Integrating manually and not via React Native auto-linking? Check the setup instructions for Android & iOS.

Module usage

Import the ML Kit Vision package into your project:

import vision from '@react-native-firebase/ml-vision';

The package also provides access to the firebase instance:

import { firebase } from '@react-native-firebase/ml-vision';

Configuring Models

To be able to use the APIs you'll need to enable the models for the APIs you wish to use.

React Native Firebase allows you to configure these in via a firebase.json file in your project root.

Add any of the keys indicated below to your JSON file and set them to true to enable them. All models and APIs are disabled (false) by default.

{
  'react-native': {
    // on device face detection
    ml_vision_face_model: true,
    // on device text recognition
    ml_vision_ocr_model: true,
    // on device barcode detection
    ml_vision_barcode_model: true,

    // on device image labelling
    // TODO: merge these options into one
    ml_vision_label_model: true,
    ml_vision_image_label_model: true,
  },
}

If you are manually linking on iOS (e.g. not using CocoaPods) then it's up to you to manage these models and dependencies yourself - firebase.json support is only for Android and iOS (via Pods).

To learn more, view the App documentation.

Examples

Landmark Recognition with Storage

The following example will take advantage of Cloud Storage to read a remote image and pass it to ML Kit for processing on the cloud.
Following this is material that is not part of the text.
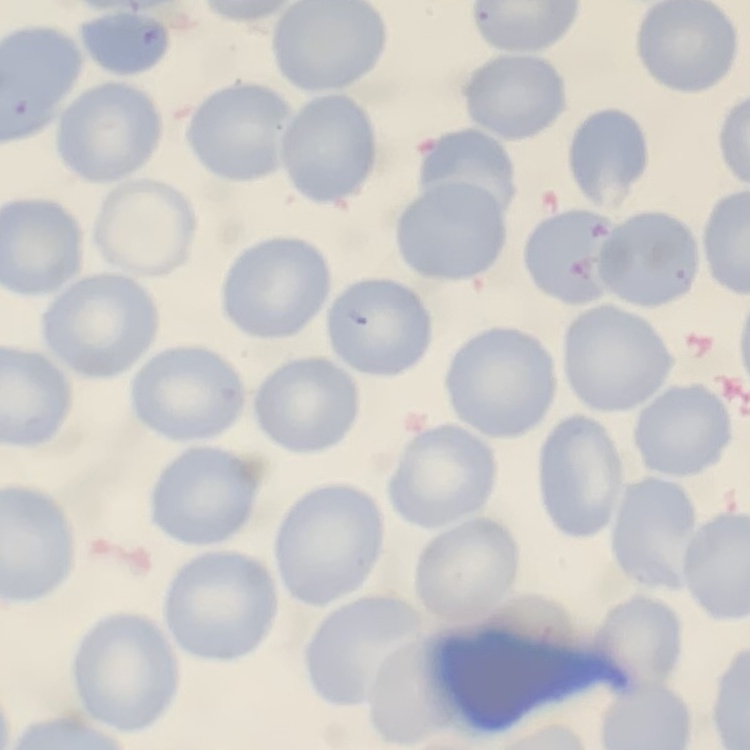

The red blood cells exhibit no rouleaux formation. Square crop of a larger photomicrograph. Thin blood smear. Field's or Giemsa stain.Locate every blood parasite and identify its species.
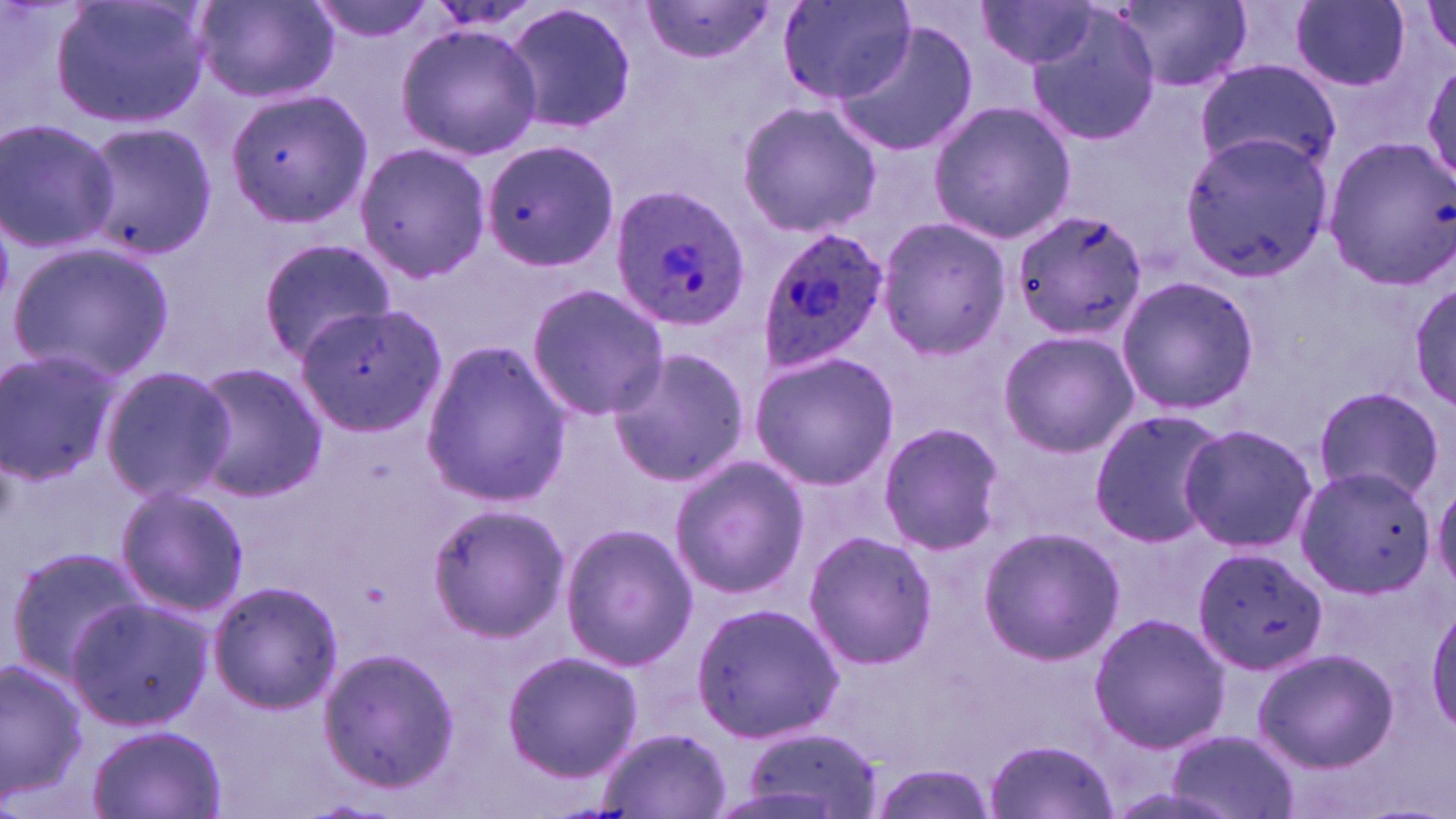

Approximate bounding boxes as (x1, y1, x2, y2) in pixels.
Plasmodium ovale-infected red blood cells: (609, 184, 751, 329), (755, 224, 889, 374).
No Plasmodium falciparum, Plasmodium malariae, Plasmodium vivax, Babesia divergens, or Trypanosoma brucei observed.

Uninfected red blood cell locations: (50, 0, 213, 128), (190, 0, 343, 104), (307, 0, 439, 43), (504, 1, 638, 137), (777, 1, 916, 104), (1284, 1, 1416, 94), (637, 3, 779, 64), (975, 3, 1100, 70), (1116, 3, 1249, 91), (1415, 3, 1456, 59), (1024, 10, 1165, 148), (394, 23, 542, 161), (832, 23, 976, 155), (1422, 59, 1455, 192), (1193, 60, 1340, 174), (230, 86, 376, 238), (736, 100, 883, 237), (927, 100, 1074, 243), (0, 120, 120, 253), (77, 123, 218, 261), (1180, 133, 1332, 274), (1323, 135, 1455, 286), (480, 139, 620, 272), (353, 141, 491, 284), (1012, 209, 1148, 343), (875, 216, 1011, 359), (257, 238, 394, 361), (8, 242, 172, 381), (1115, 274, 1257, 418), (1408, 276, 1456, 414), (526, 283, 669, 420), (272, 285, 440, 440), (996, 329, 1138, 458), (420, 343, 570, 507), (608, 347, 751, 489), (0, 349, 120, 486), (749, 350, 900, 490), (184, 362, 328, 501), (98, 366, 236, 503), (1313, 385, 1448, 504), (1088, 410, 1226, 546), (877, 421, 1004, 556), (1176, 422, 1318, 555), (669, 457, 808, 598), (1294, 466, 1436, 595), (1430, 476, 1456, 594), (113, 484, 249, 615), (426, 502, 572, 642), (559, 524, 698, 670), (977, 525, 1125, 666), (802, 529, 937, 671), (6, 546, 149, 680), (1192, 546, 1326, 675), (208, 580, 343, 712), (63, 597, 210, 732), (692, 601, 841, 746), (1428, 601, 1456, 733), (1089, 611, 1230, 754), (320, 646, 460, 791), (1252, 646, 1398, 772), (501, 649, 641, 780), (0, 656, 89, 802), (86, 724, 227, 819), (734, 727, 885, 817), (1167, 728, 1298, 819), (595, 729, 730, 817), (985, 737, 1119, 819). Slide-level diagnosis: Plasmodium ovale. Light microscopy. May-Grünwald-Giemsa stain. One field of a larger specimen. Thin blood smear. 1000x magnification. Image is 1456×819 pixels.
Once processed, the Vision API returns an array of different recognition responses containing data such as the landmark name and location. Each response also has a confidence threshold, which indicates how confident the model is about the response.

Assuming we have a landmark JPG image called london-eye.jpg in the projects Cloud Storage bucket, we can write the file to the local device which can then be passed to the processor:

import vision, { firebase } from '@react-native-firebase/ml-vision';

async function processImage() {
  // Create a local file location in the documents directory of the device
  const localFile = `${firebase.utils.FilePath.DOCUMENT_DIRECTORY}/landmark.jpg`;
  
  // Save the remote image to the device
  await firebase.storage().ref('london-eye.jpg').writeToFile(localFile);
  
  // Using the local file, process the image on the cloud image processor
  const processed = await vision().cloudLandmarkRecognizerProcessImage(localFile);
  
  processed.forEach((response) => {
    console.log('Landmark: ', response.landmark);
    console.log('Confidence: ', response.confidence);
  });
}

Each processed response is an instance of a VisionLandmark, which contains all of the information required about the particular image. If your processed response is an empty array, then ML Kit Vision has not been able to identify any landmark.